Consumed by fear and self-hatred and an insatiable desire for power, he did a stupid, stupid thing.
“If I am truly the son of the almighty Death God that you all worship, then shouldn’t you be groveling at my feet, Grand Master?” I laugh at his twisted logic. “If Lok’s blood is the secret to immortality, then wouldn’t mine have the same effect?”
“Your blood does not work like that. The magic isn’t the same. You are not a god!” Fury twists Khelion’s features. “You were just a sniveling brat when I started training you. You couldn’t even hold a wooden sword properly between your weak, pathetic little hands. If not for Temekin’s bloody insistence, I should have beaten you to death when I had the chance.”
“You certainly tried,” I agree, applying a little more pressure, cutting off his ability to speak.
He chokes and splutters.
I get it. Khelion can’t see past the boy that I was; the despised child of the woman he raped and killed without a second thought.
Once, he held absolute power over me.
He can't understand that boys grow into men, and we all change.
“Your actions have taken me away from something that is more vital to me than life itself,” I hiss. Behind me, the Ven start to emerge from the cave. In the back of my consciousness, I become aware of their creeping footsteps. “You have caused harm to those who are very important to me.”
Both now, and before I was old enough to even be aware.
“I can’t forgive you for that, Khelion. I don’t know what the afterlife is like, but I can assure you, it will not be a pleasant place for you.”
The Grand Master’s disfigured face grows pale. He claws at my arm, drawing blood as he tries to break my grip.
I could s
o easily kill him right now.
Too easily.
My anger threatens to spill over and consume both of us.
This man gave Amali’s position away to the Midrians.
He harnessed a dragon’s power to trap me, and he gave her away. And for what?
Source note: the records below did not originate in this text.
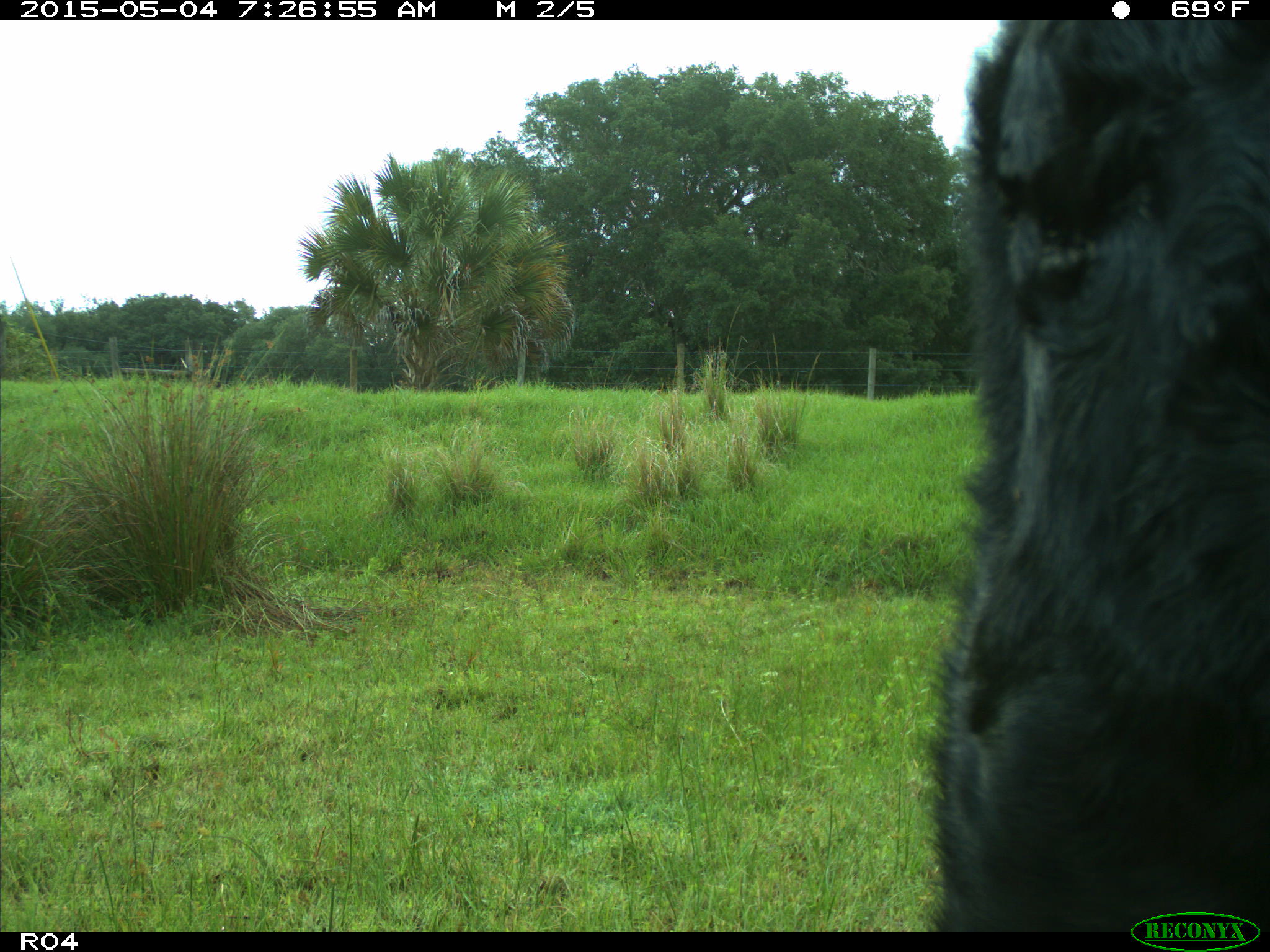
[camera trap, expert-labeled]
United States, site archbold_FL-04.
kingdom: Animalia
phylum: Chordata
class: Mammalia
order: Artiodactyla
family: Bovidae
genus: Bos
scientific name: Bos taurus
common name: domestic cow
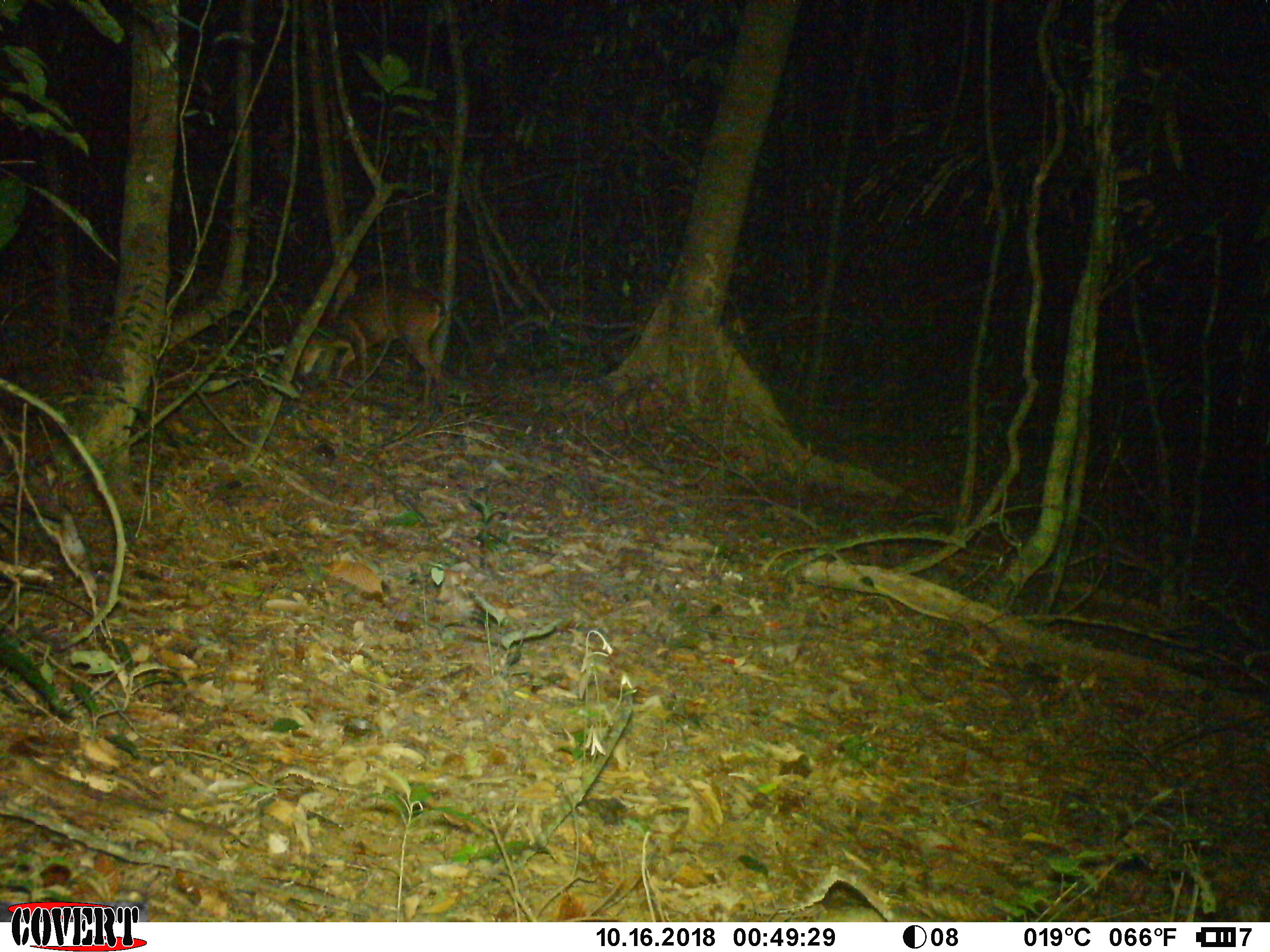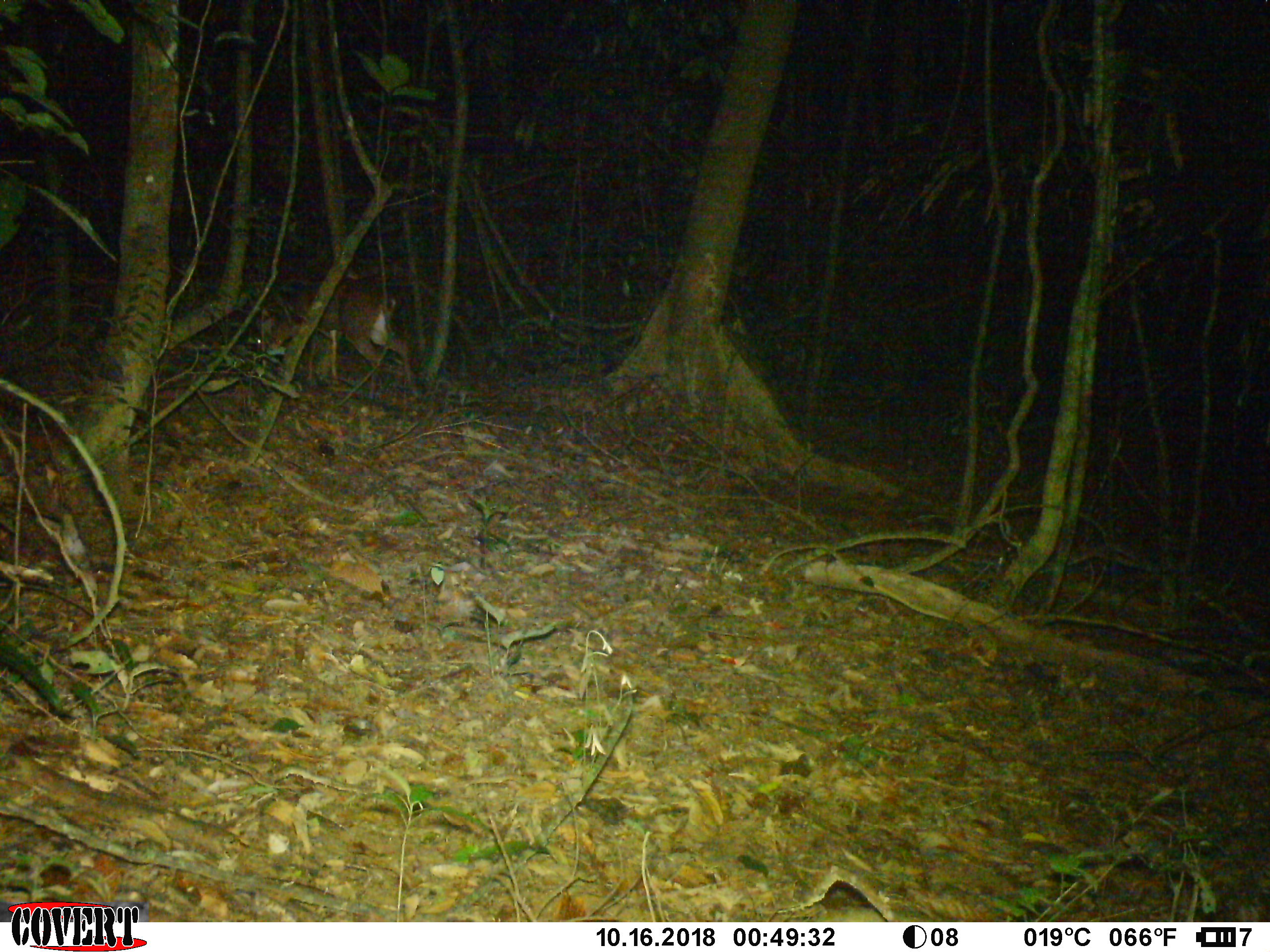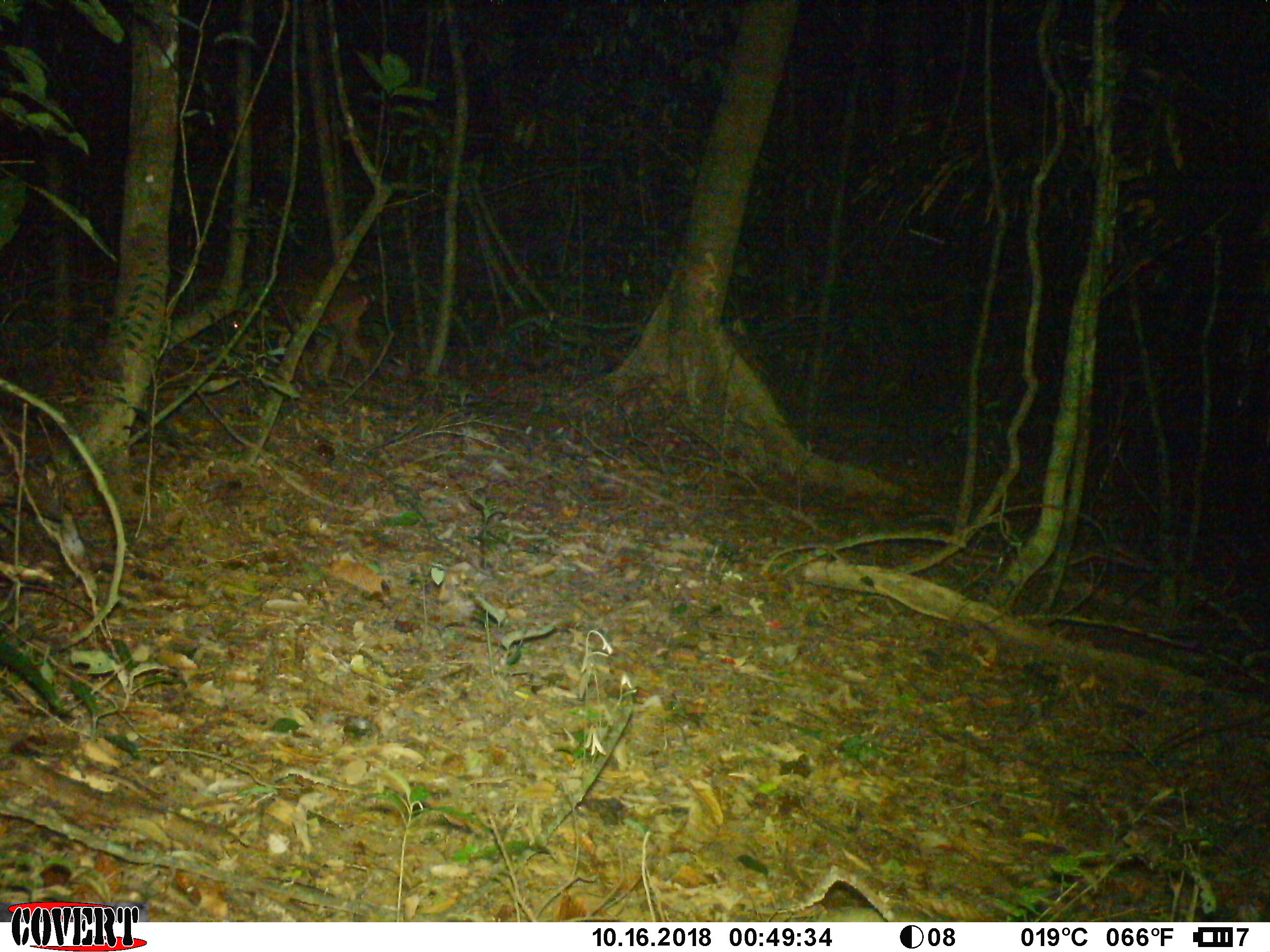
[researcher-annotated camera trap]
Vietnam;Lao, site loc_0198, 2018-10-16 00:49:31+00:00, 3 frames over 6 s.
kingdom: Animalia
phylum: Chordata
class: Mammalia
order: Artiodactyla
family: Cervidae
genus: Muntiacus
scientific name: Muntiacus vuquangensis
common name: large-antlered muntjac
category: large antlered muntjac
Large antlered muntjac (large-antlered muntjac) (Muntiacus vuquangensis). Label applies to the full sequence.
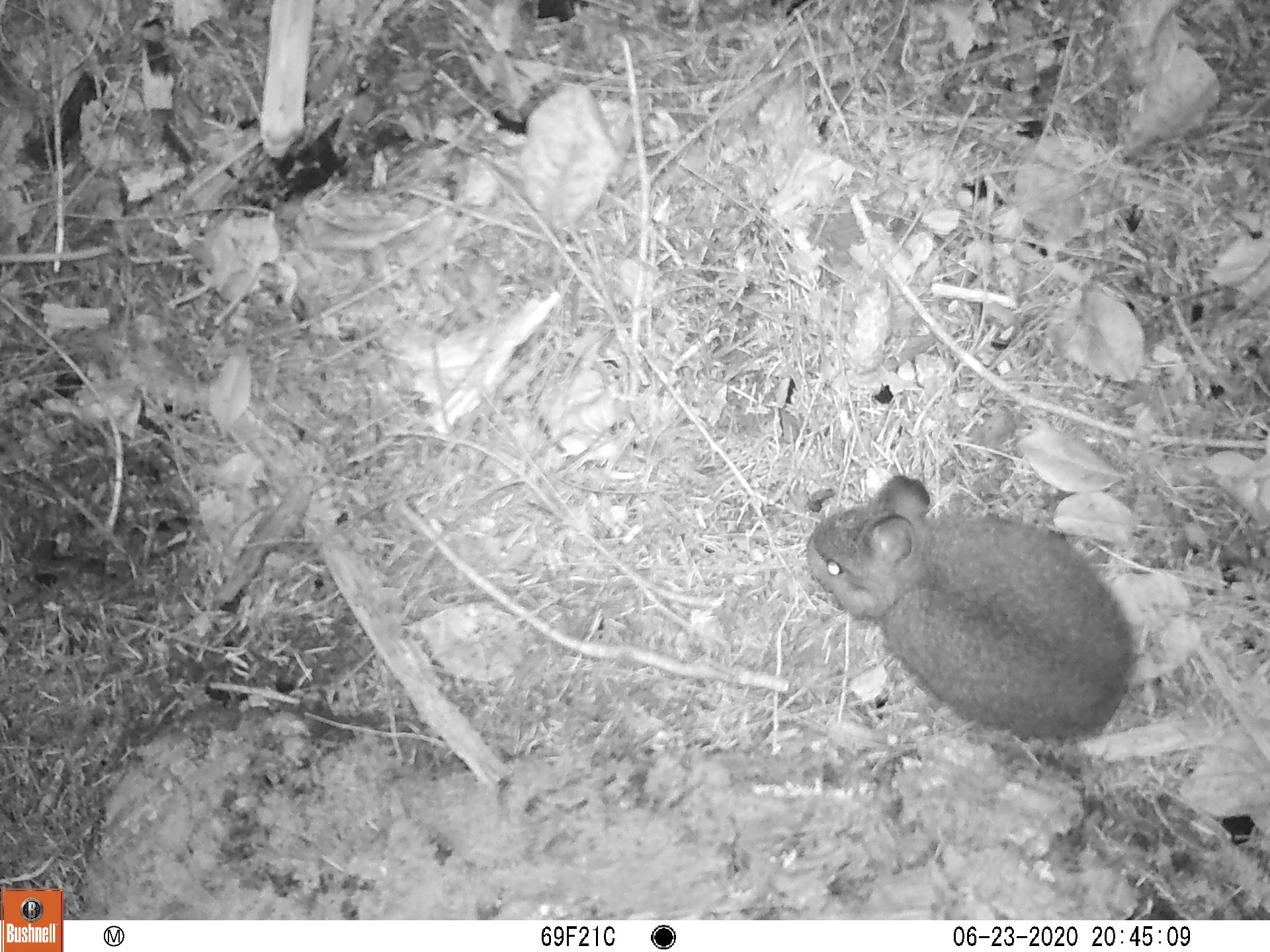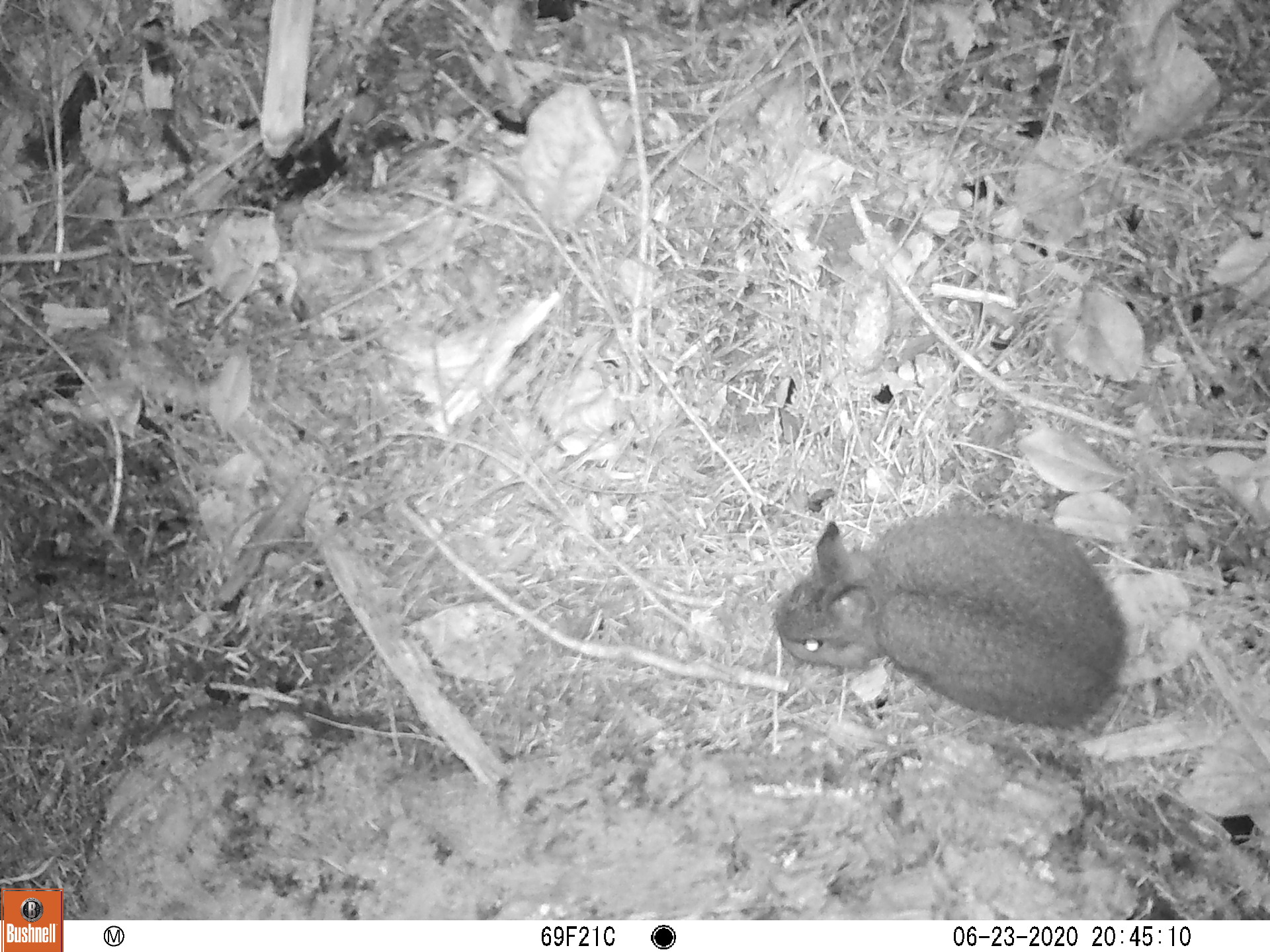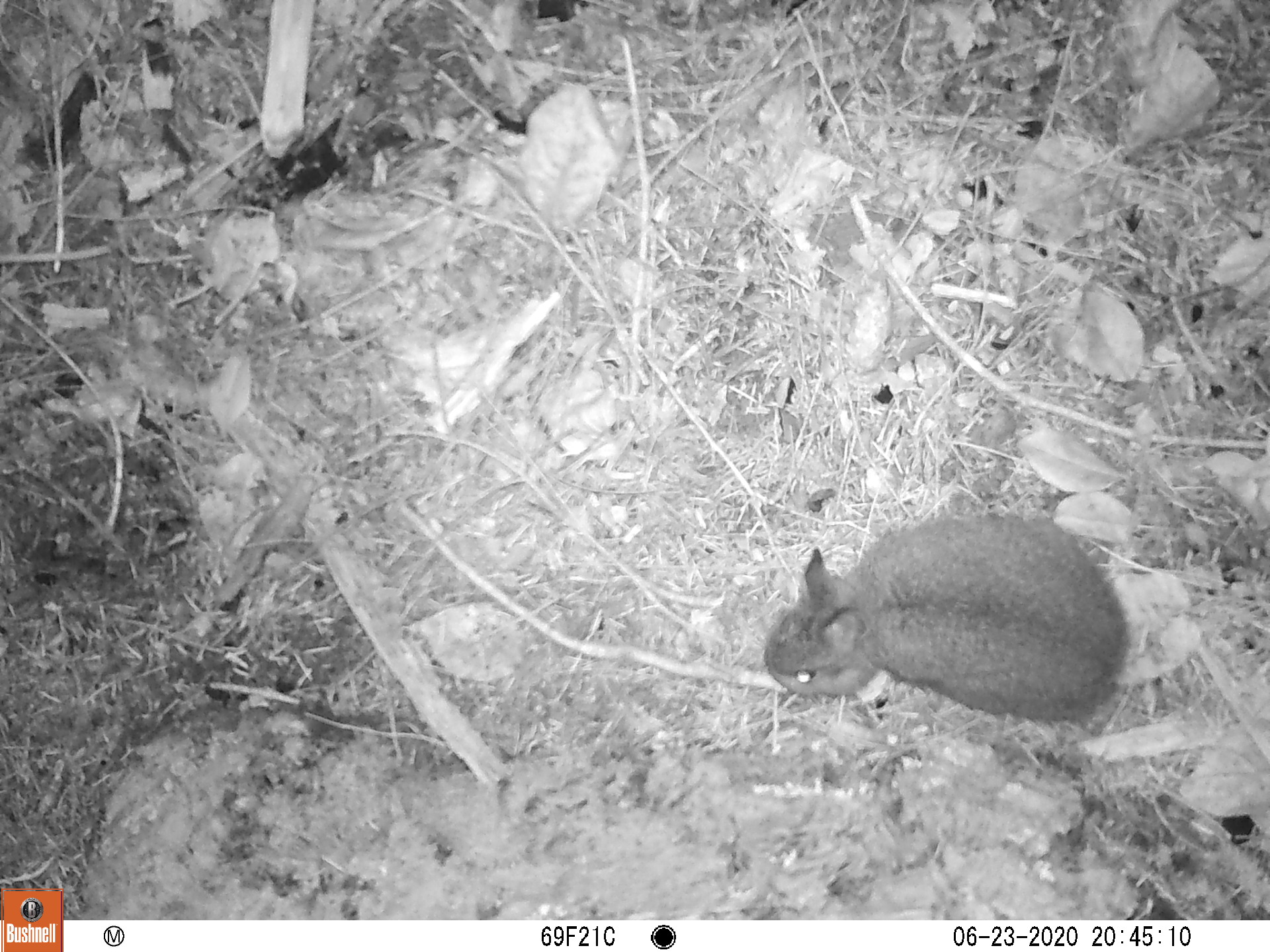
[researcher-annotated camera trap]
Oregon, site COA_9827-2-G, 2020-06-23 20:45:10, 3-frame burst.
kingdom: Animalia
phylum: Chordata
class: Mammalia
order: Lagomorpha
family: Leporidae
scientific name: Leporidae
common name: hares and rabbits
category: leporidae family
Leporidae family (hares and rabbits) (Leporidae).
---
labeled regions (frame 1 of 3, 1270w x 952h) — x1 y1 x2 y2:
leporidae family: 798 470 1138 746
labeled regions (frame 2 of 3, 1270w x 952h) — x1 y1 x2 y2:
leporidae family: 768 502 1145 742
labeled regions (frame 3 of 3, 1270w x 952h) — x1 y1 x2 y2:
leporidae family: 757 509 1136 727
To curry favor with the new emperor?
The air around me grows cold.
The flames in the wall-lanterns flicker.
The Ven behind me stop dead in their tracks.
A strange feeling rises up inside me, turning my anger cold. It’s the realization that I hold absolute power over these Ven. Right now, I could slow time and kill them all in an instant.
My hand trembles.
I raise Khelion’s dagger, turning it toward him. “You killed my mother, Khelion Rel.”
Somehow, my voice has changed, turning deep and resonant. I barely recognize myself.
I press my arm harder against his neck, compressing his windpipe.
The light in his eyes starts to fade…
And then I sense a presence at the far end of the corridor, running furiously toward us.
Bare feet slap upon the cold stone floor.
“No, Kaimeniel, stop. Do not kill him yet!” A woman’s voice rings out, only it isn’t quite a woman’s voice. It’s deep and resonant and slightly metallic, and it resembles a voice I’ve heard before… in my head.
“Vyloren.” I pull time to a standstill again, knowing very well that she is immune to my powers.
With Khelion frozen in front of me, I turn to face her.
Instantly, I recognize her.
A dragon in human form. I don’t know how it is possible, but I just know it’s her.
She’s shifted. It makes sense. Her dragon form wouldn’t fit in these narrow corridors.
Golden skin, long golden hair, golden eyes… well, golden eye. Her left eye, the one I stabbed, is a sightless white globe.
Her human form is tall and lithe muscular, burnished with reptilian gold.
Upon first glance, she certainly looks human enough, but the slightly metallic sheen to her skin and the reptilian slit of her working golden eye gives her away.
She’s naked and barefoot.
Her body is covered in bleeding wounds. Even in her human form, she bleeds dragonish purple. Stab wounds, arrow wounds, even a great sword slash across her midriff.